Sorry Mike, but this pretty much hits all the notes of a stereotypical “someone who doesn’t understand the appeal of fighting games continues to do so” article that are everywhere out there. It’s a hard genre to get into and even harder to write about, sure, and your perspective may be helpful for those who aren’t fans of the genre either, but it’s hard to take an article like this seriously when you fail to grasp the main appeal of the game.
No, it’s not the same experience as HDR or Super SFII or the original arcade release. The balance is different, there are new characters, and new gameplay mechanics, the three most important aspects of a new version of a fighting game.
No, the existence of Street Fighter V or IV do not invalidate the existence of a new Street Fighter 2 game, even if you’re locked to a nintendo console (and, no, SFIV does not play the same on the 3DS as any other version of the game). They are different games that play very differently with much different appeal, which is why SF2 is still played today.

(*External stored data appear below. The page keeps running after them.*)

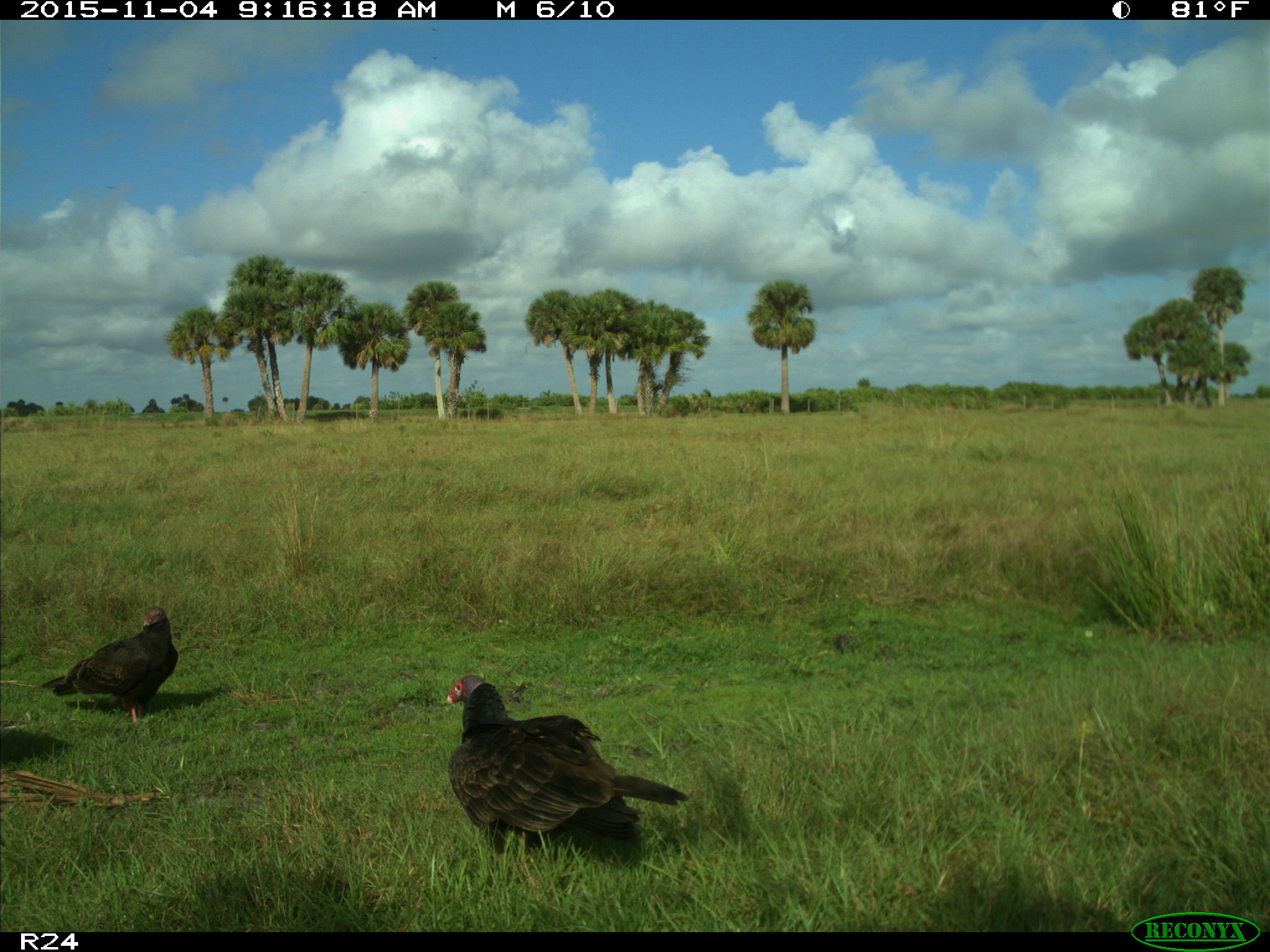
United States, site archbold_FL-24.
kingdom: Animalia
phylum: Chordata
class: Aves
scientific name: Aves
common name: birds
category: unidentified bird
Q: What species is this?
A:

Yes, the Joycon Dpad is unsuitable for this game, but people who want to play it will either pay the money for a pro controller or a fight stick. Blame Nintendo for that, not Capcom.
No, Street Fighter IV and V’s online weren’t just ridiculously good players destroying new players. They actually have fairly good matchmaking.
Yes, single player modes are there to appeal to the very casual players, but no, this isn’t the appeal of the genre or this release. Their thin appeal or bad execution has no bearing on the meat of the game.
Yes, changing the animation to be as smooth as something like Wonder Boy would make the game look pretty, but it would sacrifice the readability of the game, something that is essential in keeping with a game series that has been played competitively for two decades.